Every line with the string "site" in it belongs in your answer, so copy them all from the data.

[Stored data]
--- START ---

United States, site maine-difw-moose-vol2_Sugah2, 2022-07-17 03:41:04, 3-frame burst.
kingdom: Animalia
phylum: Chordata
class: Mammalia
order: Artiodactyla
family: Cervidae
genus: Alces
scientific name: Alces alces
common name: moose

--- END ---
--- START ---

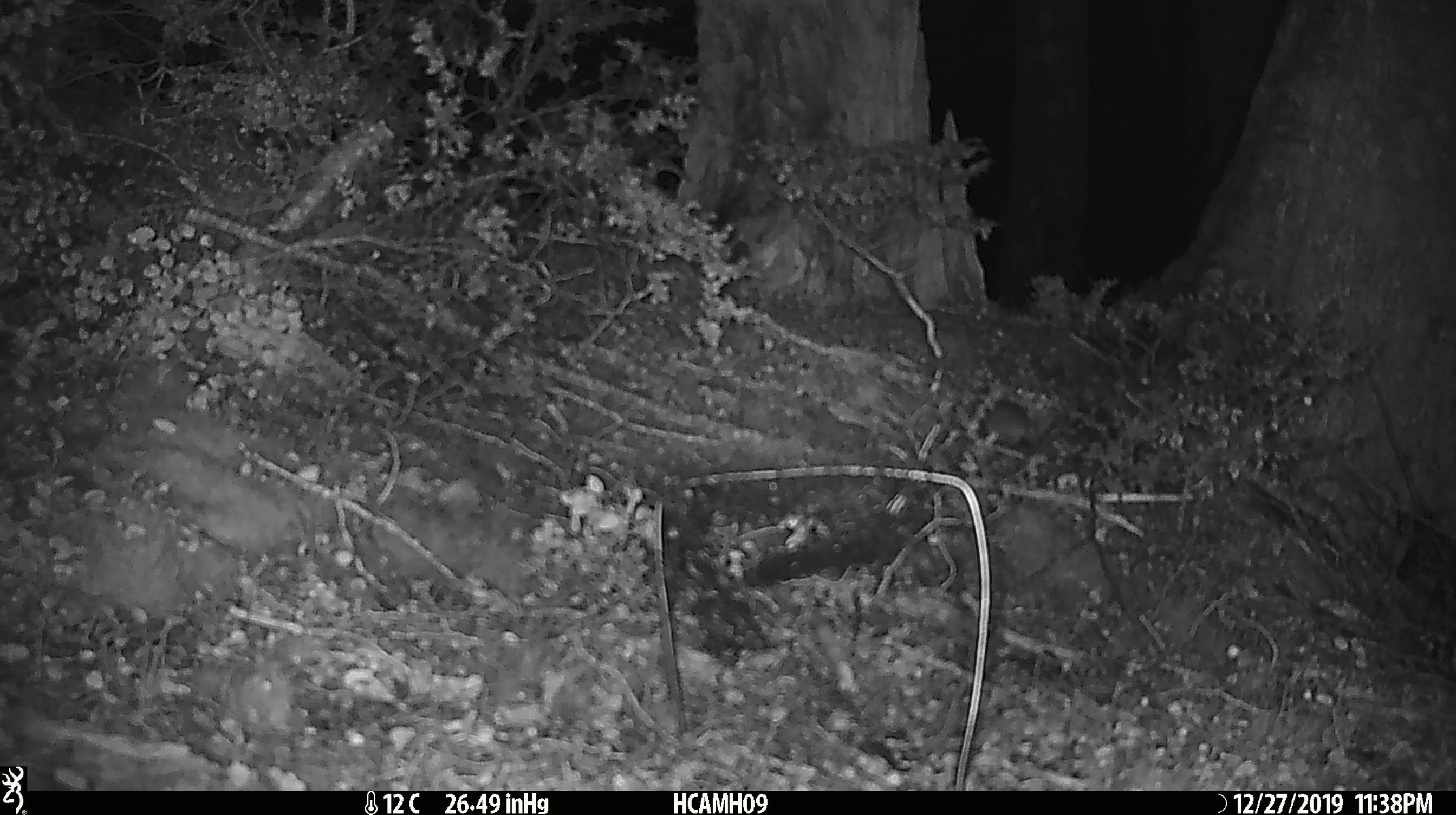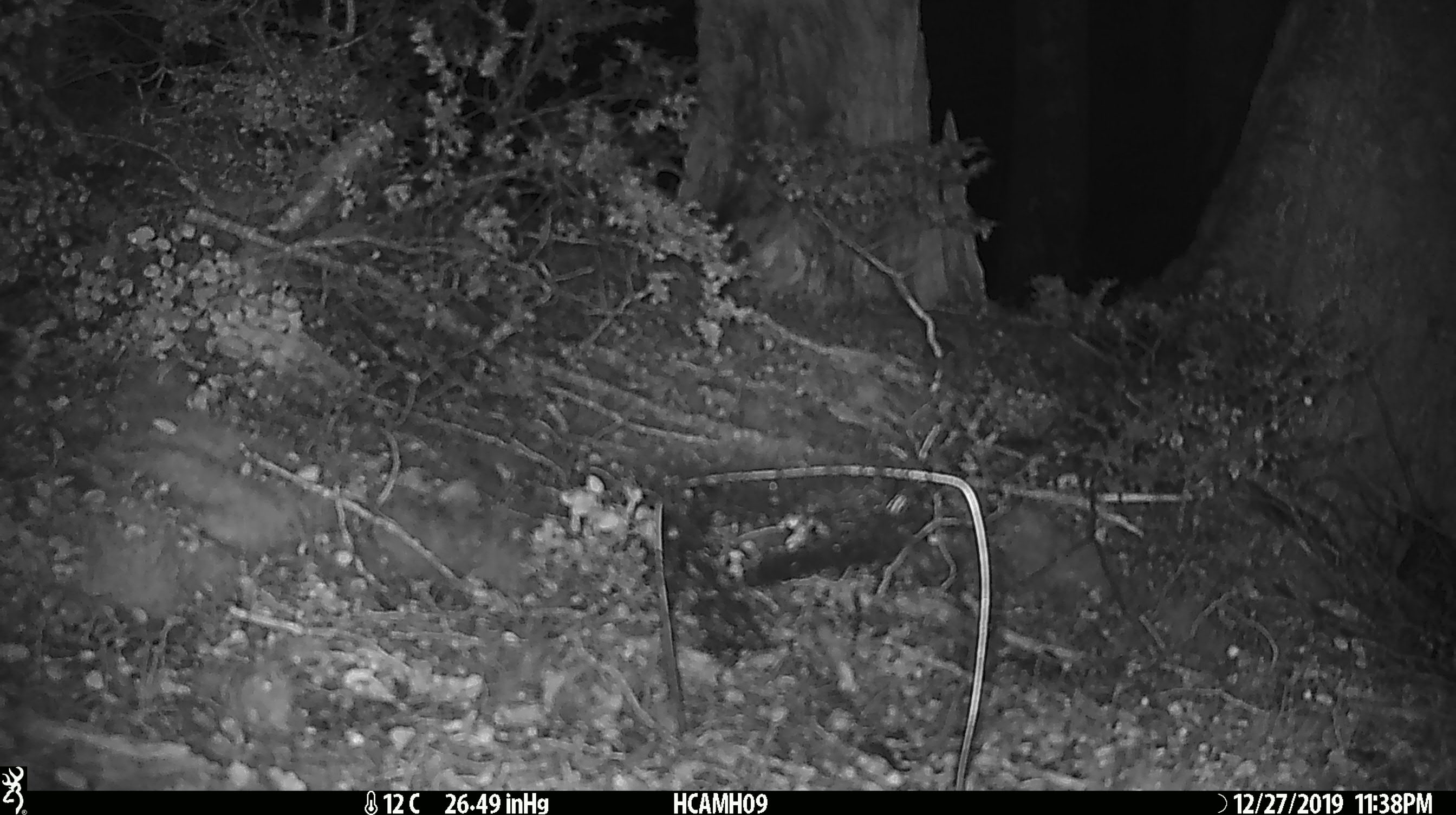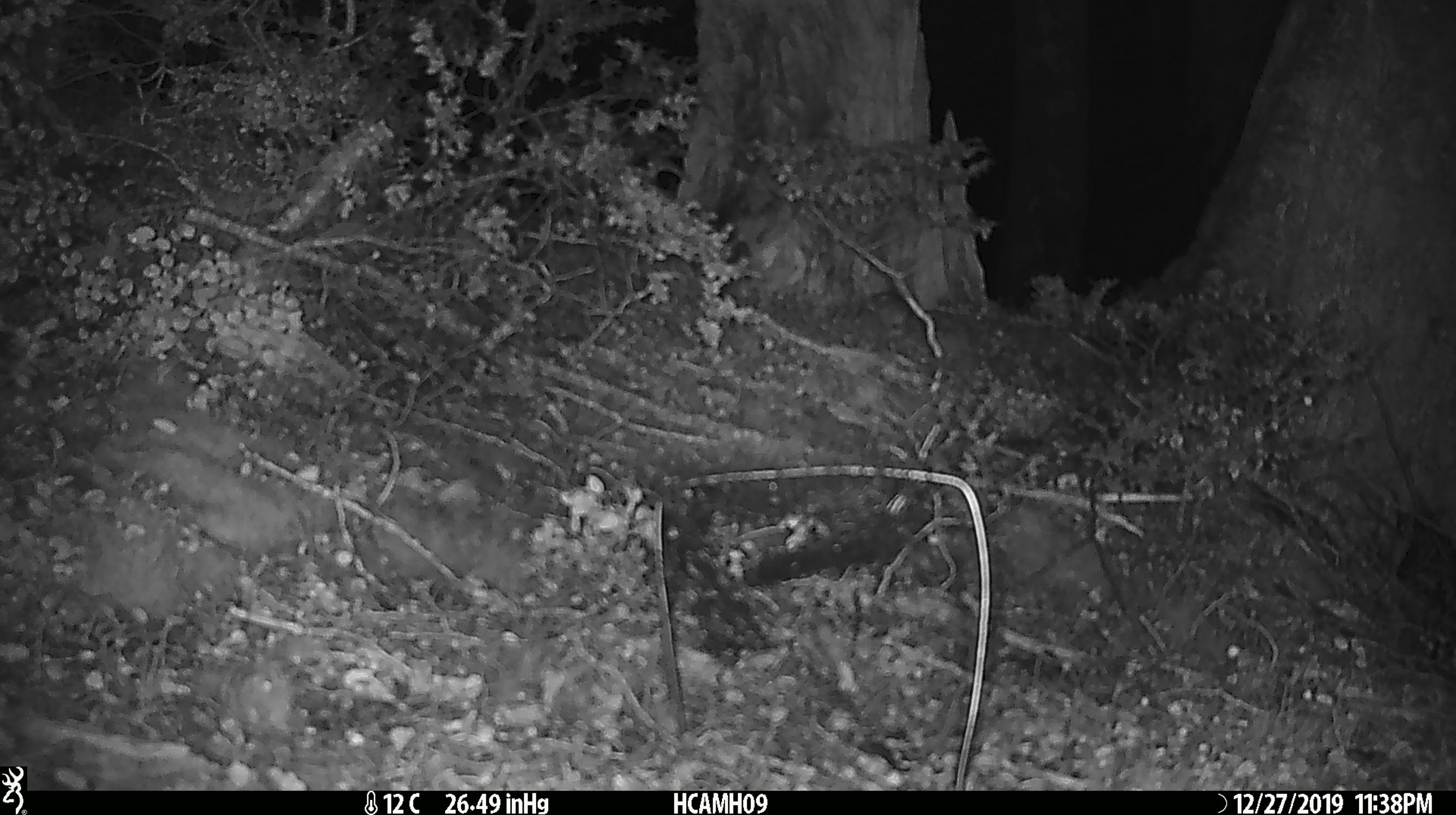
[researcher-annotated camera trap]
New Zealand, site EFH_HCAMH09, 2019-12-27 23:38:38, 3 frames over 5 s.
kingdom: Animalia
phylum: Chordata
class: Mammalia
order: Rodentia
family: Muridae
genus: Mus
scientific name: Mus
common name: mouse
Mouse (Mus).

--- END ---

**Result for this exercise**
United States, site maine-difw-moose-vol2_Sugah2, 2022-07-17 03:41:04, 3-frame burst.
New Zealand, site EFH_HCAMH09, 2019-12-27 23:38:38, 3 frames over 5 s.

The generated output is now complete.